Street Fighter: The Strange Legacy of Sheng Long

It started innocently enough with a translation error. Street Fighter II had post-match quotes where the winner would deliver a one-liner to their bloodied opponent. Chun-Li would call herself the strongest woman in the world. Guile would tell you to go home and be a family man (the hypocrite). Ryu would tell you that, “You must defeat Sheng Long to stand a chance.” But what he was supposed to say from the original Japanese version was “If you cannot overcome the Shoryuken, you cannot win!” As you might expect, this mistranslation left many players wondering what the hell this was supposed to mean.

Then Electronic Gaming Monthly decided to make things worse with an April Fools’ joke published in the April 1992 issue. The article in question, found in the Tips and Tricks section, claimed that Sheng Long was in fact Ryu and Ken’s badass master. In order to fight him, you had to select Ryu, get a perfect in every round, then get a draw against M. Bison for ten rounds without the two of you ever hitting each other. Then, and only then, would Sheng Long appear, throw Bison off-screen, and annihilate you with his impossible AI, insane speed, and what seemed like moves taken from various other characters.

While there were certainly readers who recognized the joke right away, there were many more who stumbled over themselves to try and find the ultimate fighter. In EGM’s defense, this infamous issue teased an April Fools’ joke on the VERY SAME PAGE as the Sheng Long article, so I guess this one’s really on us.

Needless to say, Street Fighter fans went to great lengths to try and unlock the enigmatic master. I even found this video of somebody following all of the steps in Street Fighter II for SNES. But even after the hoax was discovered Sheng Long never really went away. In fact, he became an accepted part of series canon.

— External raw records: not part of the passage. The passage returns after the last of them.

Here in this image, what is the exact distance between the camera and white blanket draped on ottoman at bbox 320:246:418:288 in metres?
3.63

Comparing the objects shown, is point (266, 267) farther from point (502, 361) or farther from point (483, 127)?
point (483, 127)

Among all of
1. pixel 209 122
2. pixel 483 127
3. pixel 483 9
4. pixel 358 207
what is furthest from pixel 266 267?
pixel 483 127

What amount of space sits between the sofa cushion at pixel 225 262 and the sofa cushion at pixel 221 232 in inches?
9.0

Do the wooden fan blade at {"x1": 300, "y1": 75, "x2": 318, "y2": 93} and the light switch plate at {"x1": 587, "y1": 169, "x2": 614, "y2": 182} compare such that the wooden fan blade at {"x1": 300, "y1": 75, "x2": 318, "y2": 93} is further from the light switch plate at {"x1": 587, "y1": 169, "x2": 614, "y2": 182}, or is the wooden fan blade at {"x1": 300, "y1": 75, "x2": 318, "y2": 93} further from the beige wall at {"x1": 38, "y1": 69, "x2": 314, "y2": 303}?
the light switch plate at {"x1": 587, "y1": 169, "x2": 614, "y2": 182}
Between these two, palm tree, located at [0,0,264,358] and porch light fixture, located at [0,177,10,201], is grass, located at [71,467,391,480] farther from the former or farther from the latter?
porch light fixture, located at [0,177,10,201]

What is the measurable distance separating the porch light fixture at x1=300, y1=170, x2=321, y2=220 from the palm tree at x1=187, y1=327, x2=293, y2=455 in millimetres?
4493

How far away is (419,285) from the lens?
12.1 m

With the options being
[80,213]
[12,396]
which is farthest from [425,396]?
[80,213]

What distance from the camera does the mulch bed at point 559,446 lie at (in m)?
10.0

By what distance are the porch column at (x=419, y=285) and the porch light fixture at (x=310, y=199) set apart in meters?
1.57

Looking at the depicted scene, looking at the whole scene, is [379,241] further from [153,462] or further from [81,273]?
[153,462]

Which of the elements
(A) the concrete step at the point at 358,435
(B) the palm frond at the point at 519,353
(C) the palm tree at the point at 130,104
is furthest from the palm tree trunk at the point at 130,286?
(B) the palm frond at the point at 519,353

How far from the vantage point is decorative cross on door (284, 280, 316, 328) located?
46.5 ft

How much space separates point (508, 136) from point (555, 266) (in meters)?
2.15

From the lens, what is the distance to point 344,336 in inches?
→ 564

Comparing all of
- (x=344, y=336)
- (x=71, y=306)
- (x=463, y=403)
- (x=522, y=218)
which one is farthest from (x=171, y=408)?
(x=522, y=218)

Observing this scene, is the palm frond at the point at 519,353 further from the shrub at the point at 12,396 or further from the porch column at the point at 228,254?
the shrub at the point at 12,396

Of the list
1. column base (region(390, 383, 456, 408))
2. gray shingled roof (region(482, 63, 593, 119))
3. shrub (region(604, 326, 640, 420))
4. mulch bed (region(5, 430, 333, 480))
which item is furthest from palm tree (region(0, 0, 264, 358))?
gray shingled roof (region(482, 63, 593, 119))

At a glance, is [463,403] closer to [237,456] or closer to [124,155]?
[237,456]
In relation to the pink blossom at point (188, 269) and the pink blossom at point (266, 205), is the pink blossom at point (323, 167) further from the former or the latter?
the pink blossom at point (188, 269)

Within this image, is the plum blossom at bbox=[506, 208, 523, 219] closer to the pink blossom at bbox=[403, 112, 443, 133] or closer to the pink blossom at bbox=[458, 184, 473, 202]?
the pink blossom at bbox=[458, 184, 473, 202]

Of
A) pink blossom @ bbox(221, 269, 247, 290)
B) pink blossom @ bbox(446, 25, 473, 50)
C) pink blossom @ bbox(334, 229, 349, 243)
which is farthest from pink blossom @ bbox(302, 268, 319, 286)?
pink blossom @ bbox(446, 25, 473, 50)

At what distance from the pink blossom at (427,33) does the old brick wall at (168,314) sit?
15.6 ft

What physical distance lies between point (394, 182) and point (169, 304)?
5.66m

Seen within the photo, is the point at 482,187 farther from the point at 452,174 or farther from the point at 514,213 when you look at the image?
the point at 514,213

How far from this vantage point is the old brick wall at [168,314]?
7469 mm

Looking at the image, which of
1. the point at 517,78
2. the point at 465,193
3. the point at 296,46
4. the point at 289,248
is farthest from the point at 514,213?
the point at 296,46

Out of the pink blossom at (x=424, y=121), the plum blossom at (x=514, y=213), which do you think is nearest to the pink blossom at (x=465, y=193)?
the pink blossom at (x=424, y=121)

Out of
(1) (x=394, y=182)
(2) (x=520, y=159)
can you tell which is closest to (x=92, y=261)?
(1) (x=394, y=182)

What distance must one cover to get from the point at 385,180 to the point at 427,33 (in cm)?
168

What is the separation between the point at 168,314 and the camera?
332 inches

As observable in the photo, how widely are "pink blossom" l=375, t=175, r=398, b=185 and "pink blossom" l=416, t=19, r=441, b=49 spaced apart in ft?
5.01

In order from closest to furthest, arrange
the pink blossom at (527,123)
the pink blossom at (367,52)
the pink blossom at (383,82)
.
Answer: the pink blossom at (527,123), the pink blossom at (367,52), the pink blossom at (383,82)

The manual for the North American SNES port straight-up namedropped him as Ryu and Ken’s master, and when Malibu Comics published a short Street Fighter II comic run (infamously cancelled early by Capcom due to its brutal depiction of Ken being murdered), Sheng Long showed up in a couple scenes. M. Bison’s ending in Super Street Fighter II reveals that he’s surprised that not even “the ancient one” had appeared to challenge him. Many assumed he was talking about Sheng Long.

It wasn’t until a year after the hoax that we actually met Ryu and Ken’s canon master. In 1993, Japan’s Family Computer Magazine published a Street Fighter II manga by Masaomi Kanzaki that ran for three volumes and featured a very loose but entertaining take on the game’s story. A flashback in the series revealed Ryu’s master to be a man named Gouken, who in this continuity was murdered in a battle against M. Bison. Capcom would later adopt Gouken as an actual character in the games, but even that couldn’t truly kill Sheng Long’s legacy.